PROBLEMS TO WORK ON
1. Retype the passage of the ECE economic outlook excerpt from "Though the ECE" to "were under threat.".
2. List every country, region, or group of countries that the ECE economic outlook excerpt names in its paragraph on transition economies.
3. According to the ECE economic outlook excerpt, by how much is real GDP growth projected to rise in 1997 for the industrialized countries as a whole?

For the industrialized countries as a whole, says the ECE, real GDP growth is projected to rise in 1997 by some 2-1/2 percent, about the same as in 1996.

In the heterogenous group of transition economies, eastern Europe (where growth in 1996 decelerated to 4-1/2% from the previous 5%) growth is projected to slow down further to 3-1/2% while it will strengthen in the Baltic states. In Russia where slump in output deepened in 1996, rather than bottoming out, while the government and some outside observers expect a modest upturn, this is widely doubted by economic analysts in the country who seem to see even a standstill as an achievement. In Ukraine, the economy is still in deep depression, while in the CIS (Commonwealth of Independent States of the former Soviet Union), the recovery seen in many last year is expected to continue.

The UN body has given the warning about western Europe (in more plain language, more than a year ago) and the adverse effects on continuing high unemployment in Europe by the over-emphasis on meeting Maastricht criteria - and suggested some delay in the EMU without losing sight of that objective.

But like all 'bearers of bad news' to royal courts in medieval times, the ECE and its economists were hit on the head by the EU's Executive Commission -- whose President as well as the Commissioner for monetary and financial affairs publicly disparaged the ECE as some obscure body.

[Last week came a report from Austria of how the European Commission had contracts with Austrian economists, and public officials, to ensure that they give only its side of the EMU to the public]

Though the ECE projections and warnings were echoed later by many other international organizations and institutions, the EU Executive Commission's heavy-handed attack on the ECE (with some veiled threats of withdrawing support for on-going projects with extra-budgetary funding) had a chilling effect, particularly at a time when the UN and its economic bodies were under threat.

That despite these, the ECE and its economists, in their annual Economic Survey of Europe in 1996-1997, have renewed their concerns about the overall economic policies and their effects on high unemployment, couching it though in more careful language, where the discerning reader has to read between the lines -- perhaps shows that the UN system has not totally lost its intellectual integrity.

The ECE notes that the overall economic performance in Western Europe has been disappointing for most of this decade, specially compared to the optimism that prevailed in the 1980s in anticipation of the positive effects of the single European market which entered into force in 1993.

RAW DATA
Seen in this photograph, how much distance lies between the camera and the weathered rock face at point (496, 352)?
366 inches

RESULTS IN ORDER
1.
Though the ECE projections and warnings were echoed later by many other international organizations and institutions, the EU Executive Commission's heavy-handed attack on the ECE (with some veiled threats of withdrawing support for on-going projects with extra-budgetary funding) had a chilling effect, particularly at a time when the UN and its economic bodies were under threat.

2. Eastern Europe, the Baltic states, Russia, Ukraine, and the CIS (Commonwealth of Independent States of the former Soviet Union).

3. By some 2-1/2 percent, about the same as in 1996.